そして下を見れば、舗装まではされていないが、踏み固め整えられた街道。
「ここは王都と東に隣接する領地の境だよ」
一応王都に繋がる道ということで、人通りはそこそこあるようだ。
今は魔法で人を避けているが。
少し歩けば、目の前には小川が現れる。
それを越えるように、橋があった。
右を見れば、遠目にもう一つ、同じような橋があった。
まずは、目の前の橋を渡る。
「……これ、壊れませんか?」
アルフェが私の肩から飛び降りた途端、そう言って顔を顰めた。
「何か引っ掛かるかい?」
「上手く説明できないんですが、乗った瞬間に不安定さを感じました。それに、嫌な予感がヒシヒシと感じます……早く渡り切るか、戻りましょう」
「流石、使い魔……ってところなのかな。野生の勘ってやつ?」
渡り切ったところで、軽口を叩く。
「使い魔なので、野生ではないですけど」
アルフェも橋から離れたことで、雑談に付き合うことができるぐらいには回復したらしい。
「確かに。

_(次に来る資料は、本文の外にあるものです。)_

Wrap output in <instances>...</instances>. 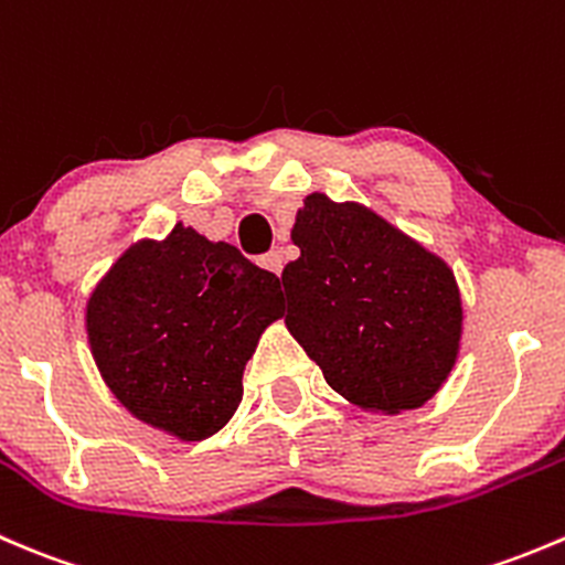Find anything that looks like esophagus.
<instances>
[{"mask_svg": "<svg viewBox=\"0 0 565 565\" xmlns=\"http://www.w3.org/2000/svg\"><path fill=\"white\" fill-rule=\"evenodd\" d=\"M258 264L264 266L266 271H271V275H280L285 260H282V253H280V249H271V253L260 255V258H258Z\"/></svg>", "mask_w": 565, "mask_h": 565, "instance_id": "obj_1", "label": "esophagus"}]
</instances>
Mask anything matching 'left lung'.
<instances>
[{"label": "left lung", "instance_id": "left-lung-1", "mask_svg": "<svg viewBox=\"0 0 565 565\" xmlns=\"http://www.w3.org/2000/svg\"><path fill=\"white\" fill-rule=\"evenodd\" d=\"M282 269L290 334L329 387L371 412L417 409L456 365L461 296L445 260L356 203L310 194Z\"/></svg>", "mask_w": 565, "mask_h": 565}]
</instances>
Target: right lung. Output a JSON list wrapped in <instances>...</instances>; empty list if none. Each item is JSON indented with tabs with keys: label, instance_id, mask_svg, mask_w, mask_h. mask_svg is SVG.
<instances>
[{
	"label": "right lung",
	"instance_id": "right-lung-1",
	"mask_svg": "<svg viewBox=\"0 0 565 565\" xmlns=\"http://www.w3.org/2000/svg\"><path fill=\"white\" fill-rule=\"evenodd\" d=\"M280 280L233 244L175 225L139 242L87 301L98 371L137 420L205 439L242 401L244 365L280 312Z\"/></svg>",
	"mask_w": 565,
	"mask_h": 565
}]
</instances>
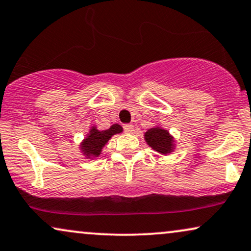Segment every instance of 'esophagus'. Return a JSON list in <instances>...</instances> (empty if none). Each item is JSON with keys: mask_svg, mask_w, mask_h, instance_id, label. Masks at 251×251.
<instances>
[{"mask_svg": "<svg viewBox=\"0 0 251 251\" xmlns=\"http://www.w3.org/2000/svg\"><path fill=\"white\" fill-rule=\"evenodd\" d=\"M123 130H125L126 132L131 133V132H133V126L132 125H125L123 126Z\"/></svg>", "mask_w": 251, "mask_h": 251, "instance_id": "1", "label": "esophagus"}]
</instances>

ま、君の勘働きが良いということで」
「へぇ……つまり貴女の目的は、この橋ですか」
「そういうこと。どんな出来栄えなのかな、って見に来たんだけど。案外、つまらないね。てっきり、もう少し頑張っていると思ってたのに」
そう言いつつ、パチンと指を鳴らす。
人が立てる程度に、地面を揺らした。
それなのに、橋は異様に揺れる。
暫く地面を揺らし続ければ、橋に亀裂が入った。
もう一度、パチンと指を鳴らす。
遠目で見えた、もう一つの橋だ。
同じように、揺らす。
橋は揺れるけれども、先ほどではない。
結局、橋は健在だった。
「ま、こんなもんか」
「確認は終了ですか?」
「そうだね。存外、面白くなさそうだ」
「そうですか…….それは、ご愁傷様です」
「それ、誰に対しての言葉?」
「さあ?」
そう言って、アルフェは楽しそうに笑いつつ、私の肩に再び乗った。
「それで、次はどこへ?」
そんな問いに笑みを浮かべつつ、指を鳴らした。